Im Winkel von etwa 90 Grad zueinander, damit sie unterschiedliche Polarisationsebenen abdecken. Steht die Drohne senkrecht in einer Kurve, empfängt dann immer mindestens eine Antenne gut. Beide Antennen parallel zu verlegen hebt den Diversity-Vorteil weitgehend auf, das ist der häufigste Einbaufehler.

Was macht der TCXO im Empfänger?

Ein temperaturkompensierter Quarzoszillator hält die Referenzfrequenz stabil, auch wenn sich das Bauteil erwärmt. Ohne TCXO driftet die Frequenz mit der Temperatur, und bei niedrigen Paketraten kann die Verbindung dann abreißen, sobald die Elektronik im Flug warm wird. Für Langstrecken und für Flüge bei Kälte ist der TCXO deshalb ein wichtiges Merkmal.

Welche Paketrate soll ich einstellen?

Für Freestyle und Racing sind 250 bis 500 Hz üblich, sie ergeben eine sehr direkte Steuerung. Für Reichweite senkst du die Rate, weil jedes Paket dann mehr Energie pro Bit trägt: 50 oder 100 Hz reichen deutlich weiter. Der Gemini-Modus mit F1000 sendet dasselbe Paket über beide Funkketten und erhöht damit die Zuverlässigkeit statt der Reichweite.

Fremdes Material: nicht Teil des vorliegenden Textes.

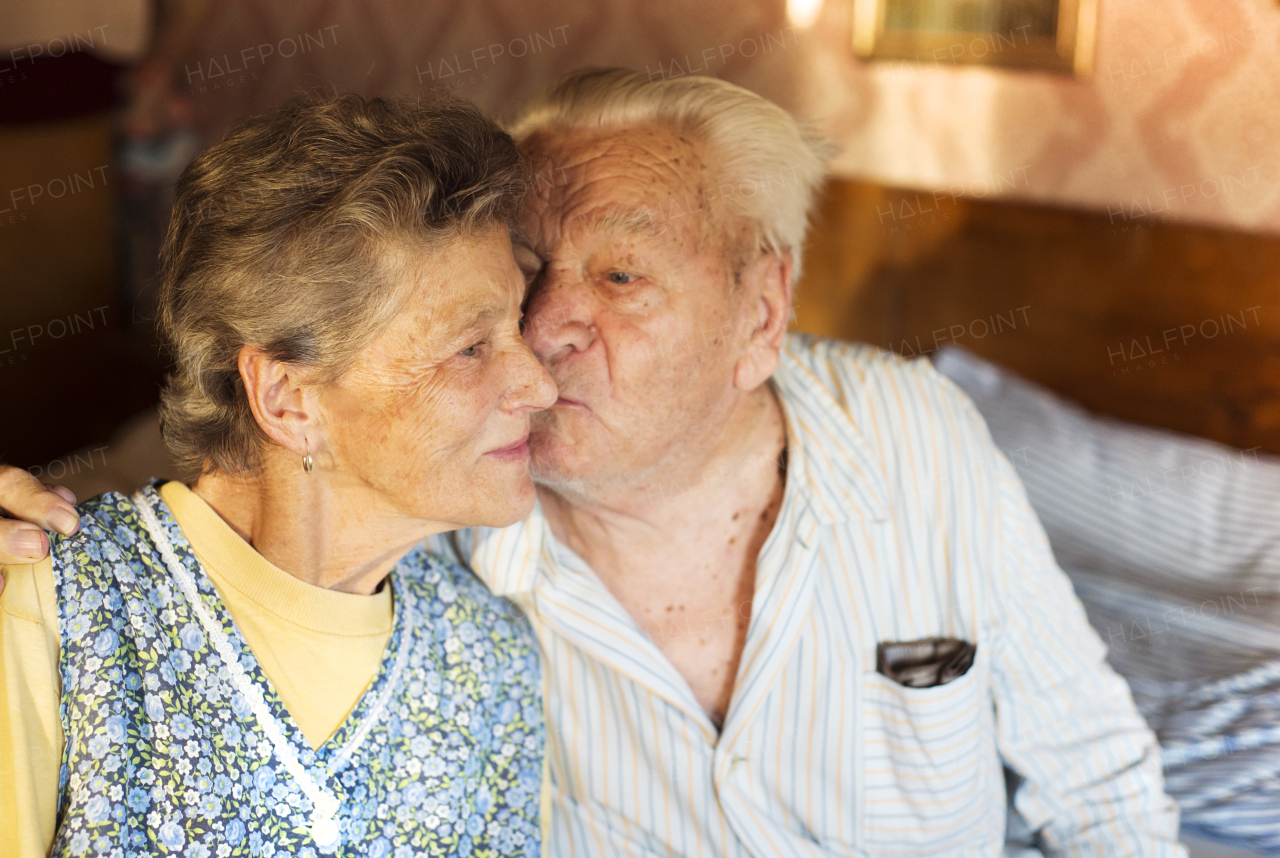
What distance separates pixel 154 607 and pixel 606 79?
35.2 inches

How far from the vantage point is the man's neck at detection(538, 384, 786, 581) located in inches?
56.4

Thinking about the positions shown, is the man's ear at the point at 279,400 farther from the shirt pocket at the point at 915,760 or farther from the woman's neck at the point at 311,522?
the shirt pocket at the point at 915,760

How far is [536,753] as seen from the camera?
133 centimetres

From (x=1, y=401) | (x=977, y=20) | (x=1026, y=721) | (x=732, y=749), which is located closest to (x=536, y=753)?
(x=732, y=749)

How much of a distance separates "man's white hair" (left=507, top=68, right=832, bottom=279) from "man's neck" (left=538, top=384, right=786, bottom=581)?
0.27m

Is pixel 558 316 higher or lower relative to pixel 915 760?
higher

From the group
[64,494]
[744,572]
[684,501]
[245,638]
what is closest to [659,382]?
[684,501]

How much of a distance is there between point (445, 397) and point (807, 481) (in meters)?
0.60

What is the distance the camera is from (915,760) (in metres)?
1.39

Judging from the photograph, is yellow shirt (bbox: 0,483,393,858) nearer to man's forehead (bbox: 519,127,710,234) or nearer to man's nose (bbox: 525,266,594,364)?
man's nose (bbox: 525,266,594,364)

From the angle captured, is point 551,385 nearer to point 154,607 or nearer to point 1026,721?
point 154,607

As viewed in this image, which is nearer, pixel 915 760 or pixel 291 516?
pixel 291 516

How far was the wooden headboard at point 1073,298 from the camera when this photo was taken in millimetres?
2246

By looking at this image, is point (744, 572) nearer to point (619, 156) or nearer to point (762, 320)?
point (762, 320)
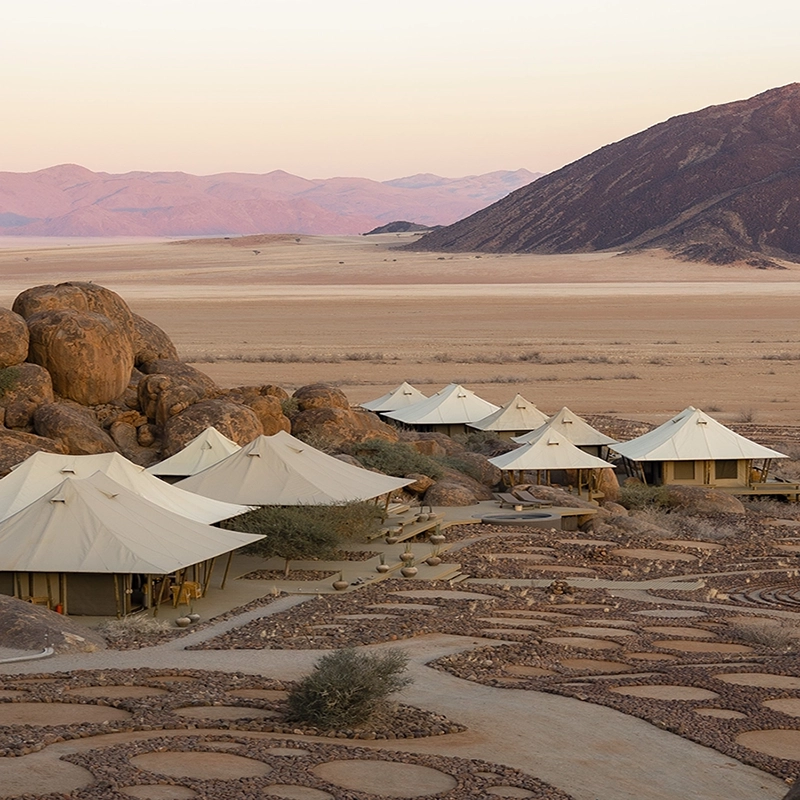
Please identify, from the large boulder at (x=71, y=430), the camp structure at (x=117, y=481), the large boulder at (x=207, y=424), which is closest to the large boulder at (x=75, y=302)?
the large boulder at (x=207, y=424)

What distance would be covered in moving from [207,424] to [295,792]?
21.5 m

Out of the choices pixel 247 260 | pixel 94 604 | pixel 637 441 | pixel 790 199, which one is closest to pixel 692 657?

Mit welchen Sendern funktioniert der RP4TD-M?

Mit allen ExpressLRS-Sendern und -Modulen auf 2,4 GHz, etwa der RadioMaster Pocket, der T8L, der TX16S oder dem BetaFPV LiteRadio 4. Wichtig ist, dass Sender und Empfänger dieselbe ELRS-Hauptversion nutzen. Der Empfänger kommt mit V3.4.3, ältere Sender müssen gegebenenfalls aktualisiert werden.

Wie binde ich den Empfänger an den Sender?

Über die Bindephrase in der ExpressLRS-Konfiguration oder über den klassischen Bindemodus. Bei der Bindephrase tragen Sender und Empfänger denselben Text, dann verbinden sie sich automatisch beim Einschalten. Ohne Phrase versetzt du den Empfänger durch mehrfaches schnelles Ein- und Ausschalten in den Bindemodus und startest die Bindung am Sender.

Wie aktualisiere ich die Firmware?

Über WLAN. Der Empfänger öffnet nach Aufruf des WiFi-Modus einen eigenen Zugangspunkt, mit dem du dich per Smartphone oder Laptop verbindest. Über die Weboberfläche lädst du die neue Firmware hoch, die du vorher mit dem ExpressLRS-Konfigurator erzeugt hast. Ein Kabel oder Lötarbeit ist dafür nicht nötig.

Was ist der Unterschied zum größeren RP4TD?

Der RP4TD-M ist die Mini-Version derselben Technik: dieselben zwei SX1281-Chips, dasselbe Diversity-Prinzip, nur auf kleinerer Platine mit 18,1 × 16,0 mm und geringerem Gewicht. Der größere RP4TD bietet mehr Anschlussmöglichkeiten und ist einfacher zu verlöten, wiegt dafür mehr. Für Whoops und leichte Freestyle-Aufbauten ist die Mini-Variante die richtige Wahl.

Braucht ein Anfänger einen Diversity-Empfänger?

Zwingend nicht, ein einfacher Empfänger fliegt genauso. Der Unterschied zeigt sich in Grenzsituationen: hinter einer Hauswand, in steilen Fluglagen oder bei starker Störung im 2,4-GHz-Band. Weil der Aufpreis gegenüber einem Einzelempfänger gering ausfällt, ist der Diversity-Empfänger trotzdem eine sinnvolle Grundausstattung.